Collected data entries
+++
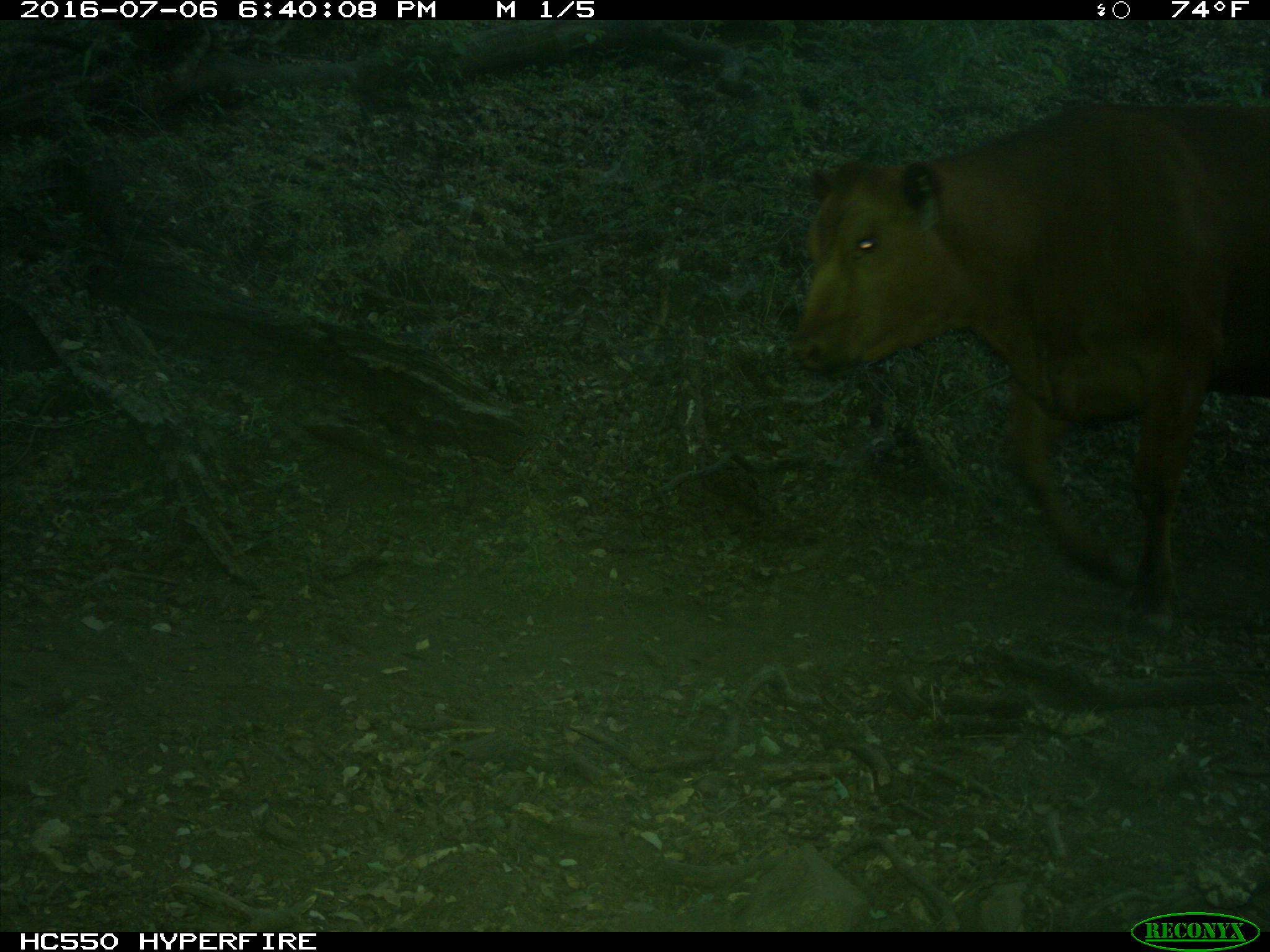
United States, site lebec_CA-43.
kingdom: Animalia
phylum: Chordata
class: Mammalia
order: Artiodactyla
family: Bovidae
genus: Bos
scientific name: Bos taurus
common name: domestic cow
Bos taurus (domestic cow).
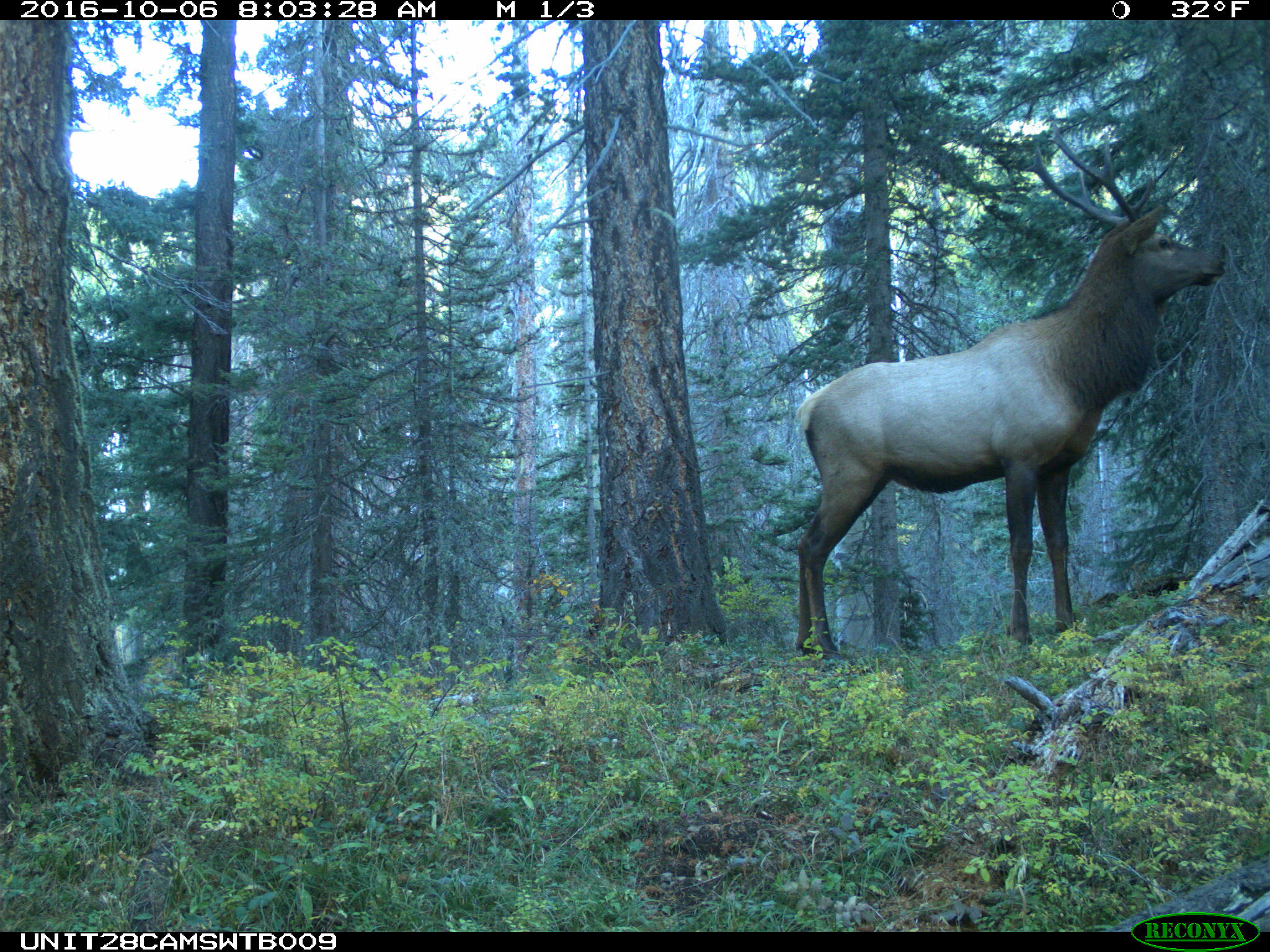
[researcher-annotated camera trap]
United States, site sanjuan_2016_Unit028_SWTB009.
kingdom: Animalia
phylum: Chordata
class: Mammalia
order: Artiodactyla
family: Cervidae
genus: Cervus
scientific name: Cervus elaphus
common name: red deer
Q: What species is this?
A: Cervus elaphus (red deer).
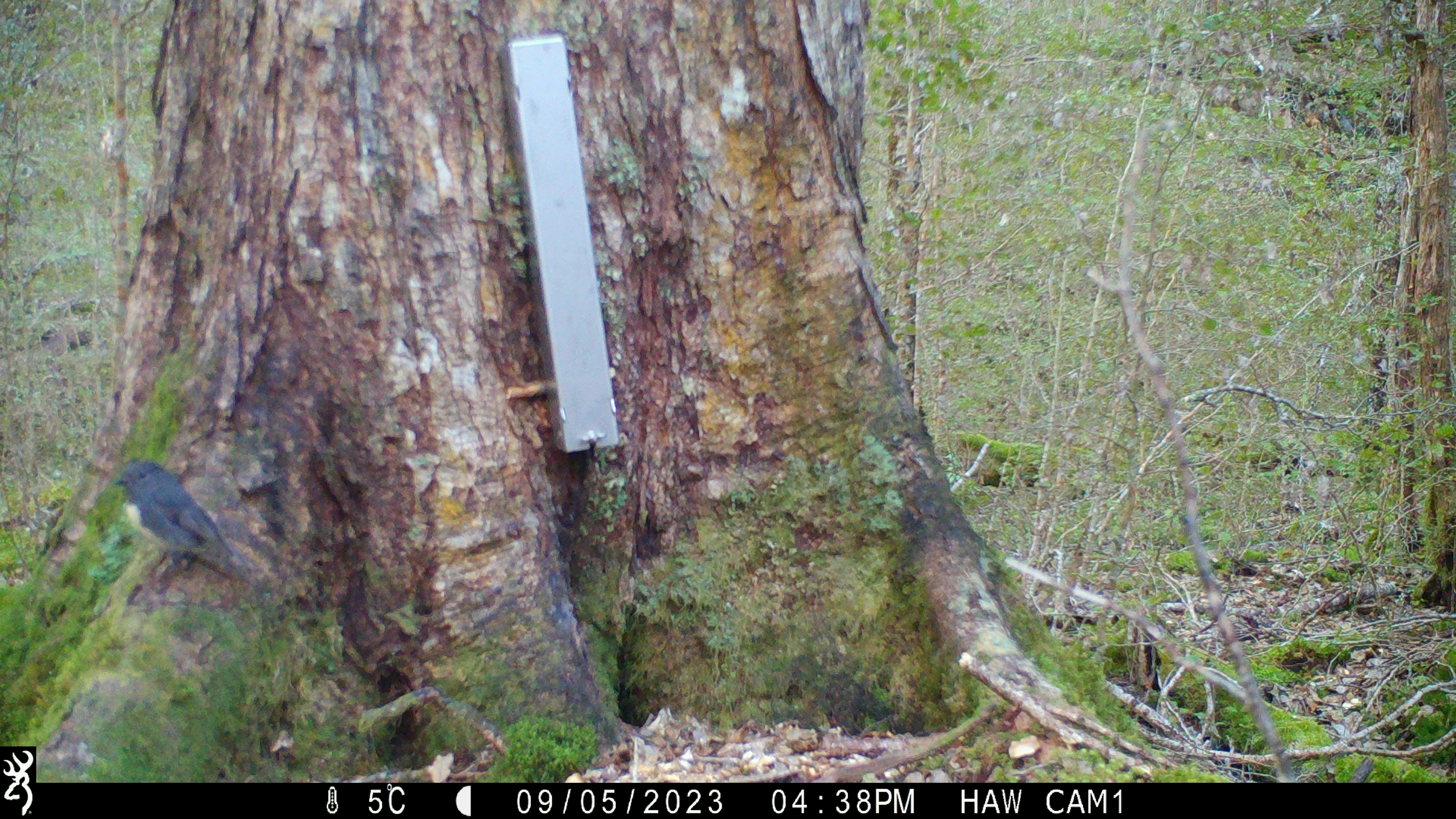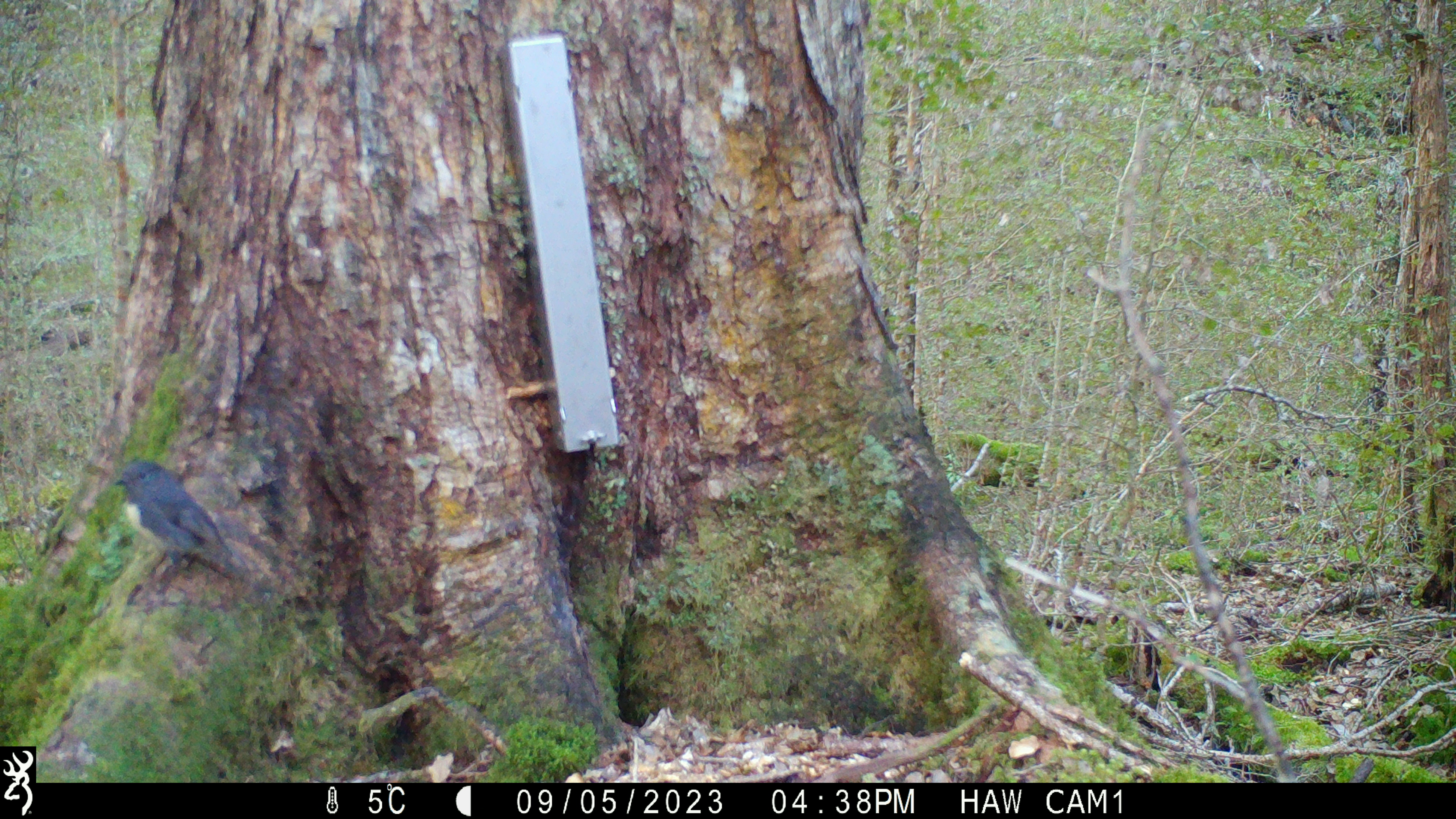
+++
Prompt ::
Return all the data above as written, leaving out only the pictures.

Response box ::
United States, site lebec_CA-43.
kingdom: Animalia
phylum: Chordata
class: Mammalia
order: Artiodactyla
family: Bovidae
genus: Bos
scientific name: Bos taurus
common name: domestic cow
Bos taurus (domestic cow).
[researcher-annotated camera trap]
United States, site sanjuan_2016_Unit028_SWTB009.
kingdom: Animalia
phylum: Chordata
class: Mammalia
order: Artiodactyla
family: Cervidae
genus: Cervus
scientific name: Cervus elaphus
common name: red deer
Q: What species is this?
A: Cervus elaphus (red deer).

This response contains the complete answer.